Set of tasks
**a)** List every E-2 Hawkeye model that the squadron history names.
**b)** Write out the squadron history word for word, from "The squadron was" up to and including "to NAS Norfolk.".
**c)** Pick up the squadron history where it stops and keep writing.
═══ Text for analysis
The squadron was originally established on 6 July 1948 as Carrier Airborne Early Warning Squadron TWO (VAW-2) at NAS Oceana. It later relocated to NAS Norfolk.

=== 1960s ===
In July 1966, VAW-12 received the first E-2A Hawkeye and was supplying detachments utilizing two different aircraft aboard ten Atlantic Fleet aircraft carriers in addition to training personnel for those detachments. With over 200 officers and 800 enlisted personnel, VAW-12 was reorganized as an Air Wing, and on 1 April 1967, Admiral T.E. Moore, Commander-in-Chief, U.S. Atlantic Fleet, commissioned Carrier Airborne Early Warning Wing Twelve with six operating squadrons. Later renamed RVAW-120, it became the Atlantic Fleet Replacement Squadron (FRS).

=== 1970s ===
The squadron received the E-2B Hawkeye aircraft in 1970, followed by the arrival of the E-2C on 31 May 1973. With the delivery of the first Advanced Radar Processing System (ARPS) aircraft in 1978, RVAW-120 trained Naval Flight Officers (NFO), Flight Technicians and maintenance personnel in both the APS-120 and APS-125 radars. This continued until 1980 when all east coast VAW squadrons completed the transition to the APS-125.

=== 1980s ===
In 1983, RVAW-120 officially became VAW-120, reflecting the task load of a fleet squadron and a training squadron. NFO training was moved to a new site in April 1983. Pilot training was also moved to the new E-2 Training Building in late 1984 for consolidation of the training mission.
══════
═══ Dataset entries
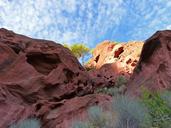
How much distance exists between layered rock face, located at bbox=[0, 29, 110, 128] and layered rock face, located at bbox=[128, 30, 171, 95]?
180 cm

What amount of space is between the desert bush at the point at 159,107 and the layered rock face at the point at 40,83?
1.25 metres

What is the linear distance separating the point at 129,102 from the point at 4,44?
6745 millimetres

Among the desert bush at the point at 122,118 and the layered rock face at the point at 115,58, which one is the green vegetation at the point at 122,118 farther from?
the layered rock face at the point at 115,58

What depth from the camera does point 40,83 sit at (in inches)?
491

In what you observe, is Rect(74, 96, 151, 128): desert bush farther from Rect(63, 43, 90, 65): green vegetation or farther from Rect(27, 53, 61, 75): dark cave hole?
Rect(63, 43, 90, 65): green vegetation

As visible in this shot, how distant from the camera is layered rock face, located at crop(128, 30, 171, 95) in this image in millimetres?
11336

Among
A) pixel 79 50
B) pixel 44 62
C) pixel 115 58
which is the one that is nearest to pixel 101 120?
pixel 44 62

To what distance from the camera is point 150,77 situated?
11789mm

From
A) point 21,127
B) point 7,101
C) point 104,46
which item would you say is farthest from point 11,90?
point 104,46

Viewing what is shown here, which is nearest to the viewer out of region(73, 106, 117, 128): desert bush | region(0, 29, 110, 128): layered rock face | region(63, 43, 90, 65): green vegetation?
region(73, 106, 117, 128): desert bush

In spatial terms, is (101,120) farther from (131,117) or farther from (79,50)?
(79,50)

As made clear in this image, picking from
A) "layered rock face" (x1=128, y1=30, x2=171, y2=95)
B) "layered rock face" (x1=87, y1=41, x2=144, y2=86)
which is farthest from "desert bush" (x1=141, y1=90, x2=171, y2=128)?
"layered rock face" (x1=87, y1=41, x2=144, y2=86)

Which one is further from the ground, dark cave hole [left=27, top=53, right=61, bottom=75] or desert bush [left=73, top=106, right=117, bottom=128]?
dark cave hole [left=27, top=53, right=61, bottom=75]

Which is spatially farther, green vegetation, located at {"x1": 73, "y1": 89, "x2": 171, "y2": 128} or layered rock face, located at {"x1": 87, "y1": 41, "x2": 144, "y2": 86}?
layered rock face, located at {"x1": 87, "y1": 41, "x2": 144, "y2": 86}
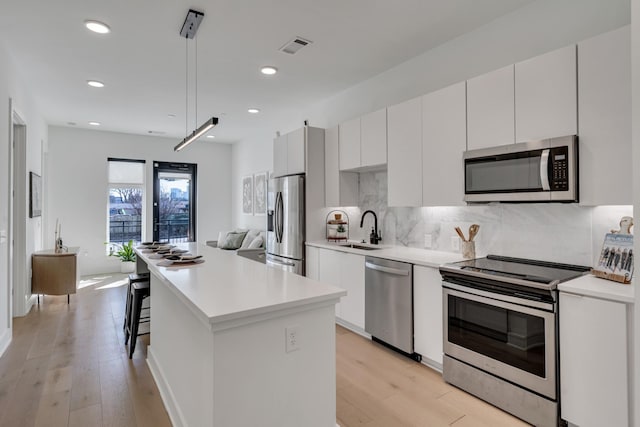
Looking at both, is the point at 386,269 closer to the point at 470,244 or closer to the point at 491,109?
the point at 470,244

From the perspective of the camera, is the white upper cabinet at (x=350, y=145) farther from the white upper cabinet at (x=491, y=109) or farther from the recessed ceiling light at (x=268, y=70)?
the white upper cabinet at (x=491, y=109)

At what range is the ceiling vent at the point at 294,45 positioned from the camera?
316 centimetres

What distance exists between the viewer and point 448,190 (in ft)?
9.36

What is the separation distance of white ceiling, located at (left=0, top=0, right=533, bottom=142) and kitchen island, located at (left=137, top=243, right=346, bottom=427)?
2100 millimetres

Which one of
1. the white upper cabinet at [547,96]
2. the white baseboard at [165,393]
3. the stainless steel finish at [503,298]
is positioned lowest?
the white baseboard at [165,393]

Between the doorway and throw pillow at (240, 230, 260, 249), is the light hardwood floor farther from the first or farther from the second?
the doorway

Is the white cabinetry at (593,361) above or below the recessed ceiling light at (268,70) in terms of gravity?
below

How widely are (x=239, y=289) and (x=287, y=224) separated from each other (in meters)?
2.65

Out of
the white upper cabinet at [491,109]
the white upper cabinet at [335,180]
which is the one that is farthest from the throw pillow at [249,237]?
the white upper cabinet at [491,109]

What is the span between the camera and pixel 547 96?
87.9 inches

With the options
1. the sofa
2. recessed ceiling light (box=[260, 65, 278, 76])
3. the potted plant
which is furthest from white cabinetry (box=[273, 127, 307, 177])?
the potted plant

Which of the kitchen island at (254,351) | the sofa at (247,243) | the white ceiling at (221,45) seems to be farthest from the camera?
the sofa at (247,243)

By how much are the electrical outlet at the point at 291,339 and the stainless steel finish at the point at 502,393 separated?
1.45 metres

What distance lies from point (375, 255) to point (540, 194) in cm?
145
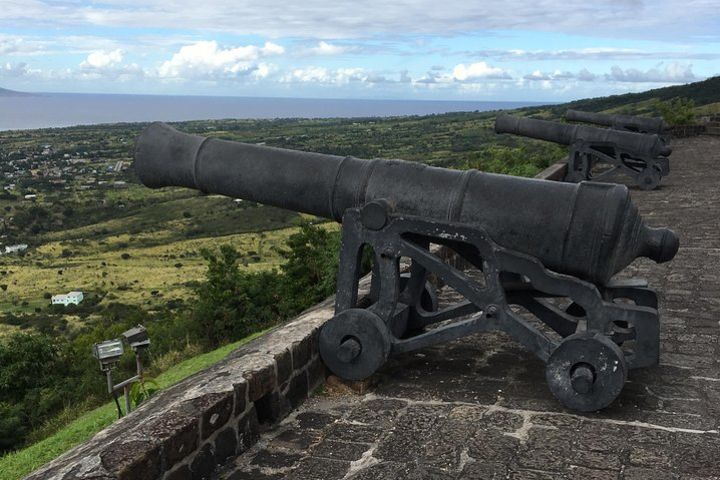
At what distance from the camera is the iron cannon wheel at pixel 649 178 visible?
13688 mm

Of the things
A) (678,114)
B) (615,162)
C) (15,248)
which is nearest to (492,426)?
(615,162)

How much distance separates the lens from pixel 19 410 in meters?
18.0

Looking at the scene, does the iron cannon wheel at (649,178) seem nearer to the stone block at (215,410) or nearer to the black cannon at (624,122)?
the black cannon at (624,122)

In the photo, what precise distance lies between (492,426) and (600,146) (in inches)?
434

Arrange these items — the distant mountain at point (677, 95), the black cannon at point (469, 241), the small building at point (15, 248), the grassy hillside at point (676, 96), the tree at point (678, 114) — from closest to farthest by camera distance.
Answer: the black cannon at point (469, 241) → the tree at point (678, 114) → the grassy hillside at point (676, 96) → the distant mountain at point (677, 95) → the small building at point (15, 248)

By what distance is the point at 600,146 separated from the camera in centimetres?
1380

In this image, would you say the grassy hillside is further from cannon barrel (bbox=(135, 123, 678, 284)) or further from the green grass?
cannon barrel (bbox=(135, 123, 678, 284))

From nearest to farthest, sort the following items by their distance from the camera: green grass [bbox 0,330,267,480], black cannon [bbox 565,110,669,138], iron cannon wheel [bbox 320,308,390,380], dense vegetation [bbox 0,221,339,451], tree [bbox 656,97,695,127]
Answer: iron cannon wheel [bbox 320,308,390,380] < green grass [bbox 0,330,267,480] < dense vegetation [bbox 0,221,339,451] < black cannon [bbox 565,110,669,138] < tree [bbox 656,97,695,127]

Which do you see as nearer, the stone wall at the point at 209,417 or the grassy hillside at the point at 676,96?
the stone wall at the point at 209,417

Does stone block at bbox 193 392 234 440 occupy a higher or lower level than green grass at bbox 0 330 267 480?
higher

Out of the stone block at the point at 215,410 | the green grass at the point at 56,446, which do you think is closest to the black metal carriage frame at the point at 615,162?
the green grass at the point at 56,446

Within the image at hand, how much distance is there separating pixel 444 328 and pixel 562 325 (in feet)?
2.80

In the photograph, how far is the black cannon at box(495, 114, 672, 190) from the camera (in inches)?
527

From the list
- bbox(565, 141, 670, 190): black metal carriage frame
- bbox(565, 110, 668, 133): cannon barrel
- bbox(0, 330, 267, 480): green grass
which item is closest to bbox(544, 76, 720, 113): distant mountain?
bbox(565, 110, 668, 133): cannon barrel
══════
Answers to the problems
**a)**
E-2A Hawkeye
E-2B Hawkeye
E-2C

**b)**
The squadron was originally established on 6 July 1948 as Carrier Airborne Early Warning Squadron TWO (VAW-2) at NAS Oceana. It later relocated to NAS Norfolk.

**c)**
In June 1985, VAW-120 received the first re-procured C-2As delivered to the Navy. This delivery marked the commencement of a long-range procurement program designed to greatly enhance the Carrier onboard delivery (COD) capability for Carrier Battle Groups. The addition of the re-procured C-2A Greyhound brought the added responsibility of creating a new training program for the pilots and aircrew of Fleet Logistics Support Squadrons VRC-30 and VRC-40 which included the first ever C-2A night carrier qualifications.

=== 1990s ===
In November 1993, VAW-120 received its first E-2C+ aircraft. The E-2C continued its technological growth and in February 1994 the command took custody of its first E-2C (Group II) aircraft. This version of the E-2C introduced the APS-145 radar and Global Positioning System (GPS) to aid in navigation. VAW-120 became the single site Fleet Replacement Squadron in September 1994 when VAW-110, its west coast counterpart, was decommissioned.

=== 2000s ===
In response to the September 11 attacks, VAW-120 launched aircraft in support of homeland defense operations. their missions included airborne surveillance, ground communication relay, and track management along the east coast.

=== 2010s ===
In 2010, VAW-120 received its first C-2A Greyhound aircraft upgraded with a new 8-bladed propeller. In addition, VAW-120 received the E-2D Advanced Hawkeye.